→ **Page**:
-- Begin --

Roof snow rakes design and construction

A roof snow rake’s purpose is pretty straightforward: pull snow off your roof. Its basic design mirrors this simplicity, with two components – a pole and a blade – forming the backbone of the majority of roof snow rakes.


The materials used in the pole’s construction should be both lightweight and rust/corrosion-resistant. Aluminum (and to a lesser extent, fiberglass) fills both requirements. Comfort and ease of use can be added by going with a padded or anti-slip handle.

A long length (generally 15 to 24 feet) is an essential part of any roof snow rake, and this is achieved at the pole level in one of two ways: either through a segmented pole, or a telescoping one.

  • Segmented. This allows the pole to break down into several equal-sized lengths (usually three or four). The rake will be easier to handle with fewer segments, so if your roof is accessible with fewer, leave off a segment or two when using it. Segments should easily connect and disconnect, yet remain strong when joined together. A simple button-locking system is standard here.

-- End --

→ **Material supplied**:
-- Begin --

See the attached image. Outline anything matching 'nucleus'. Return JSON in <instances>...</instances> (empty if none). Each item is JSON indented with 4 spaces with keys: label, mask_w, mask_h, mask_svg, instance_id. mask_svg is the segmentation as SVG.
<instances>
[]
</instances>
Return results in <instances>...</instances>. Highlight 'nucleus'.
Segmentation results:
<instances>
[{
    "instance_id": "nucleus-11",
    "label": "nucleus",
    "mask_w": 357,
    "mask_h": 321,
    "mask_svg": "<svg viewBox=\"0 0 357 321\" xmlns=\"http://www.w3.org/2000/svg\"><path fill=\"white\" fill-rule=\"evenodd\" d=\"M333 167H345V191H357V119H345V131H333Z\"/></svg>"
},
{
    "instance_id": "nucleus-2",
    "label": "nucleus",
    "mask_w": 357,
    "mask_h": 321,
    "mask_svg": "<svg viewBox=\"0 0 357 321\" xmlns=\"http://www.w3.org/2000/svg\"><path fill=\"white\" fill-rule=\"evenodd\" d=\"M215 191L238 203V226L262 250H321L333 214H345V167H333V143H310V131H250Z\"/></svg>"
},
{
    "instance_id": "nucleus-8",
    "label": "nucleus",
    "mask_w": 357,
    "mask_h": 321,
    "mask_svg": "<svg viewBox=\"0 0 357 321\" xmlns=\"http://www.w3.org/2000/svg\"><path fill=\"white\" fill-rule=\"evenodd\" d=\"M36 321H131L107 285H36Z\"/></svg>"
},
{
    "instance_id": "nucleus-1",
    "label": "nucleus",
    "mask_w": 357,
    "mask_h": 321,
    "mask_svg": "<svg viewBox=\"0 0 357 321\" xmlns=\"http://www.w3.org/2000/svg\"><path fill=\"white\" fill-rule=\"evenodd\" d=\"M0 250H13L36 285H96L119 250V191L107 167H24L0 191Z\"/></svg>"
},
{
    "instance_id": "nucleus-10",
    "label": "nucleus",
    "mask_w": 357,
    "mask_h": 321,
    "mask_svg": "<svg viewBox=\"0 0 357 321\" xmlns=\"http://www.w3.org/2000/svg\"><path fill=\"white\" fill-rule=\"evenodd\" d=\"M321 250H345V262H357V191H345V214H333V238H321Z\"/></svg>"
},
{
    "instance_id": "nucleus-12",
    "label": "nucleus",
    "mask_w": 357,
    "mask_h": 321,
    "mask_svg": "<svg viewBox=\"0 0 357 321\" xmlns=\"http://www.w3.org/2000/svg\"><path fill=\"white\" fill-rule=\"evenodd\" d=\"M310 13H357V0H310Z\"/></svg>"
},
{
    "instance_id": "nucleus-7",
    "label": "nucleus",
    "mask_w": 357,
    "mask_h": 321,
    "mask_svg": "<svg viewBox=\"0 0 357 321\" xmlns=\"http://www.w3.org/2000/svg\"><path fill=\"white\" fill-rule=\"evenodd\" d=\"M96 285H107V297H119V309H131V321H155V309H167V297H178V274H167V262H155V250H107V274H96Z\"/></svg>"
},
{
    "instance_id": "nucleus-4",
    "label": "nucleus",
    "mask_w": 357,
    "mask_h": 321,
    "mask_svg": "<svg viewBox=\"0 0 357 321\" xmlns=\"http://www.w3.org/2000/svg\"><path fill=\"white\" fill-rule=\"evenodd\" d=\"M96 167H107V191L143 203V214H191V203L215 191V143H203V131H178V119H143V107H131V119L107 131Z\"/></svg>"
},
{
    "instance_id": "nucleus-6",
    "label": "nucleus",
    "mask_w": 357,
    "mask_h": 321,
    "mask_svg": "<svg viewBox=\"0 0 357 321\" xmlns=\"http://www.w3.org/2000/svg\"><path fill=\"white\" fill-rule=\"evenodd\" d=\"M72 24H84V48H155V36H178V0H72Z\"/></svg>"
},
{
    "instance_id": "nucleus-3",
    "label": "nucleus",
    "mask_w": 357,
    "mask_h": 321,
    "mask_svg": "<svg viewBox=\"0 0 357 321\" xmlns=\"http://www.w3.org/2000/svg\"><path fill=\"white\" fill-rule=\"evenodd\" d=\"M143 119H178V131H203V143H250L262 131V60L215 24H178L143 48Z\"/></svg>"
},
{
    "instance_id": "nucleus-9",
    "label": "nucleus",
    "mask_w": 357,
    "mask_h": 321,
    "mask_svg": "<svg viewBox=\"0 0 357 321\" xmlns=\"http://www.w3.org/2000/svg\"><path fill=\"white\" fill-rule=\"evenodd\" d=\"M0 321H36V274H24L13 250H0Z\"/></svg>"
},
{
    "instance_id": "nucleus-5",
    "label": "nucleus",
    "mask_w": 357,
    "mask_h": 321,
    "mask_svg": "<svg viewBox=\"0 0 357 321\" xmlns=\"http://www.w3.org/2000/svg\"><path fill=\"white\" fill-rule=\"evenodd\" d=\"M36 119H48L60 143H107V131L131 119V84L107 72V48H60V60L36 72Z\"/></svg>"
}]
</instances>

-- End --

→ **Problems and tasks**:
a. What is the Spanish translation of this sentence from the roof snow rake text: "Aluminum (and to a lesser extent, fiberglass) fills both requirements."?
b. Can you return, word for word, the part of the roof snow rake text that starts at the words "A long length" and stops after "a telescoping one."?
The items are separate material from the roof snow rake text.

→ **Written answers**:
a. El aluminio (y, en menor medida, la fibra de vidrio) cumple ambos requisitos.

b.
A long length (generally 15 to 24 feet) is an essential part of any roof snow rake, and this is achieved at the pole level in one of two ways: either through a segmented pole, or a telescoping one.